> [Data for analysis]:
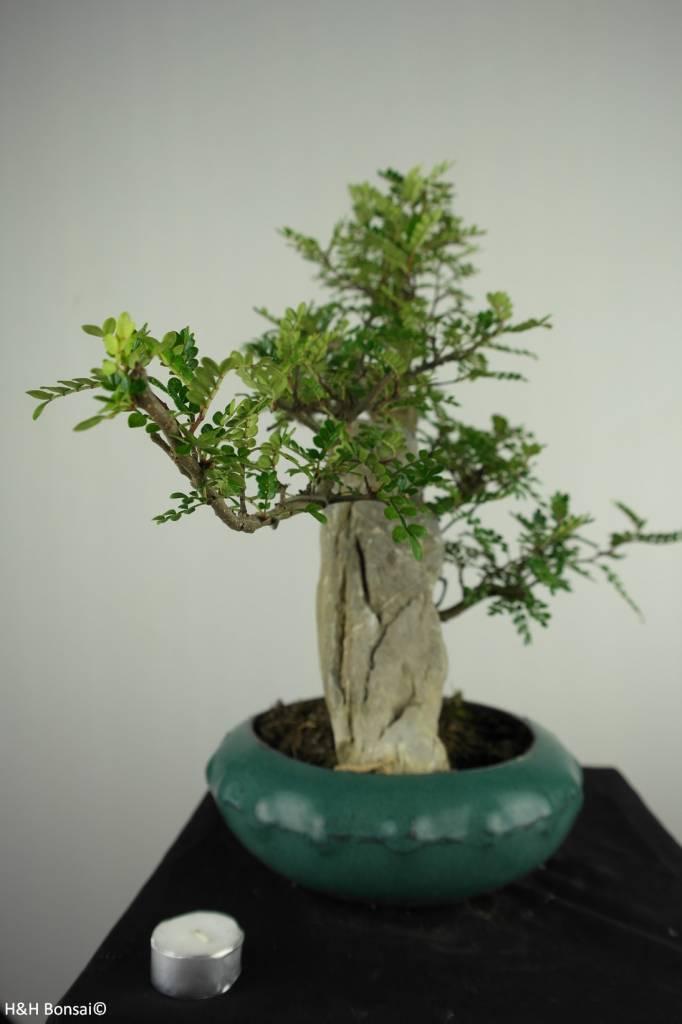 Bonsai Pfefferbaum, Zanthoxylum piperitum, nr. 6900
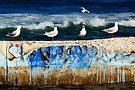 Seagulls - Pool Patrol by clydeessex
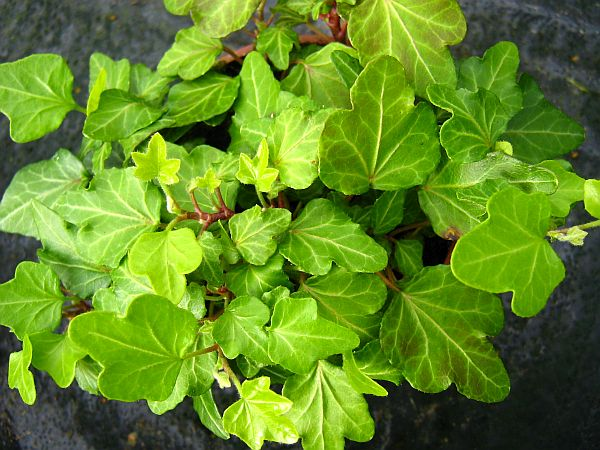 Little-Wonder-Hedera-helix
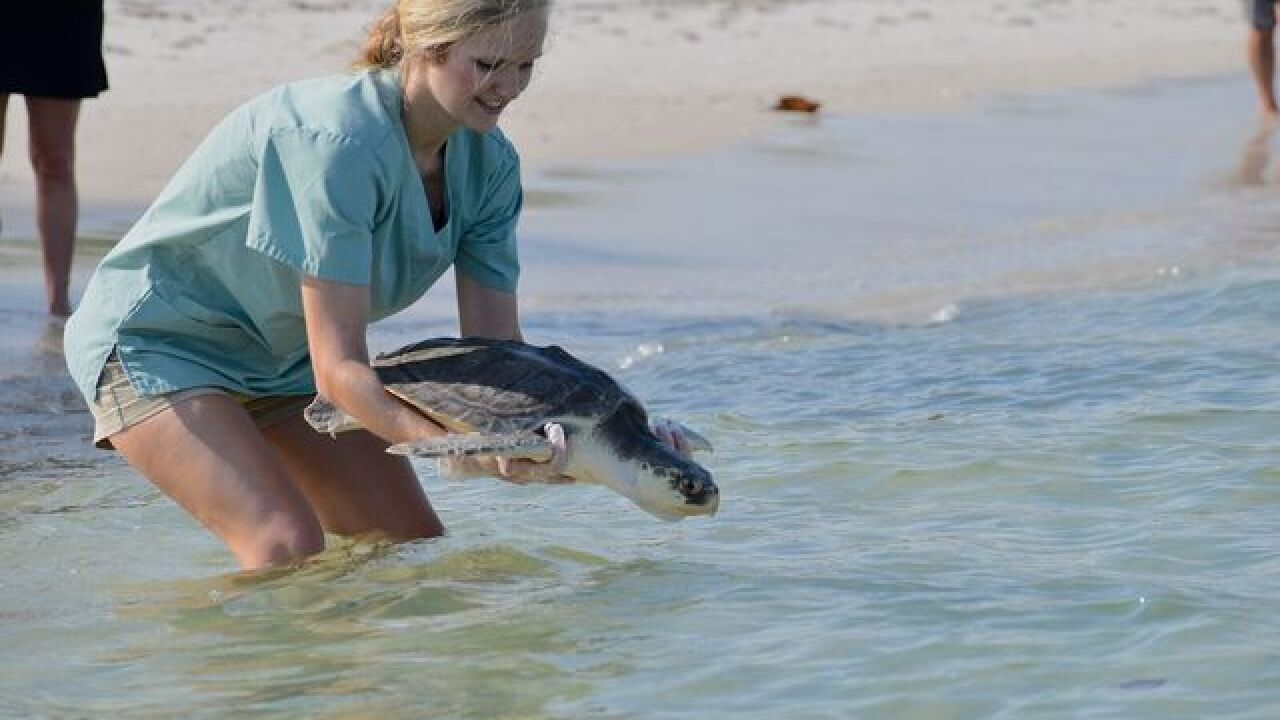 Two endangered Kemp's ridley turtles released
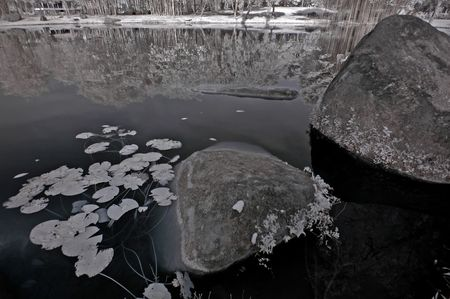 ir: Infrared photo – tree, rock and lake in the parks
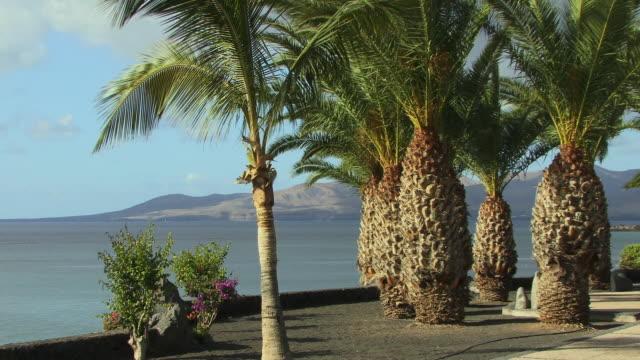 ms, palm trees growing along coastline, puerto del carmen, lanzarote, canary islands, spain - fan palm tree stock videos & royalty-free footage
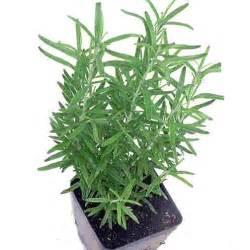 Starting A Herb Garden Indoors - indoor herb garden with rosemary kris allen daily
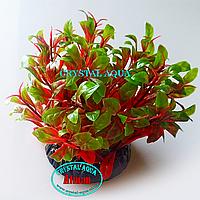 Растение Атман Q-131A, 7.5см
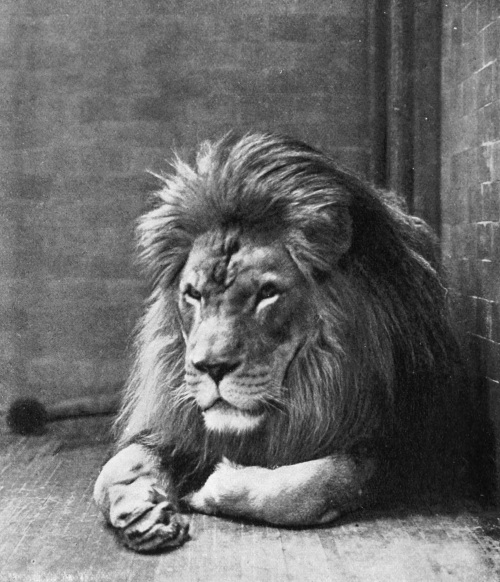 Sultan the Barbary Lion, New York Zoo.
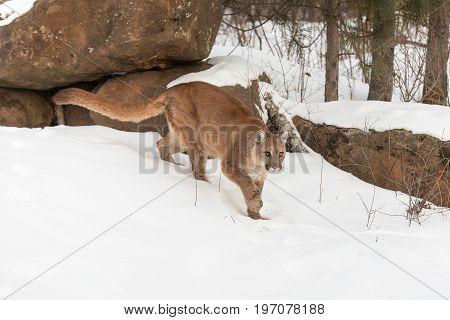 Adult Female Cougar (Puma concolor) Walks Forward Through Snow - captive animal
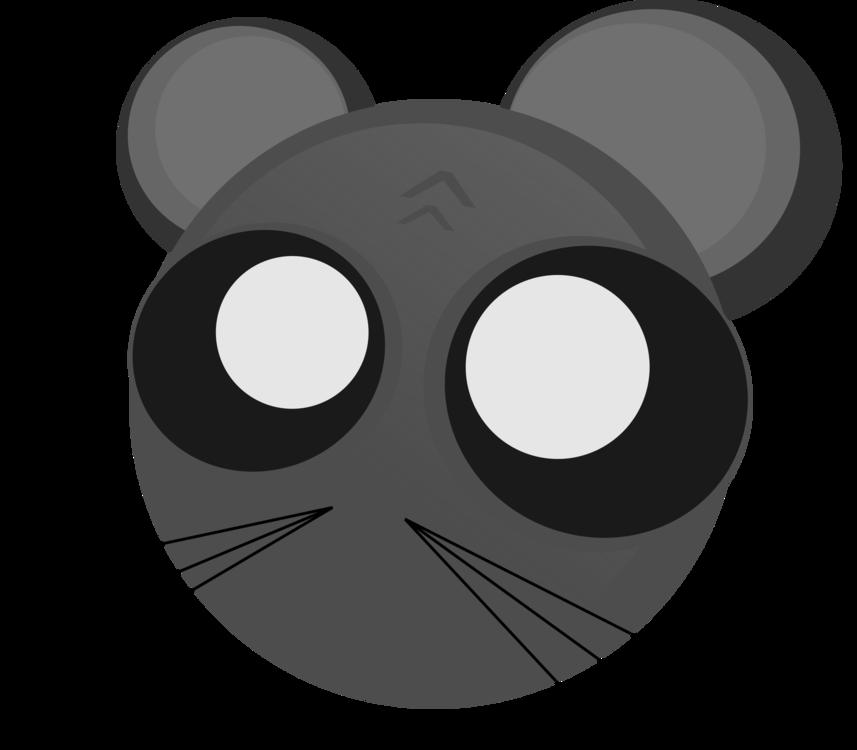 Carnivoran,Mouse,Eye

> [Directions]:
Produce the entries again, word for word, without any of their pictures.

> [Solution for this problem]:
 Bonsai Pfefferbaum, Zanthoxylum piperitum, nr. 6900
 Seagulls - Pool Patrol by clydeessex
 Little-Wonder-Hedera-helix
 Two endangered Kemp's ridley turtles released
 ir: Infrared photo – tree, rock and lake in the parks
 ms, palm trees growing along coastline, puerto del carmen, lanzarote, canary islands, spain - fan palm tree stock videos & royalty-free footage
 Starting A Herb Garden Indoors - indoor herb garden with rosemary kris allen daily
 Растение Атман Q-131A, 7.5см
 Sultan the Barbary Lion, New York Zoo.
 Adult Female Cougar (Puma concolor) Walks Forward Through Snow - captive animal
 Carnivoran,Mouse,Eye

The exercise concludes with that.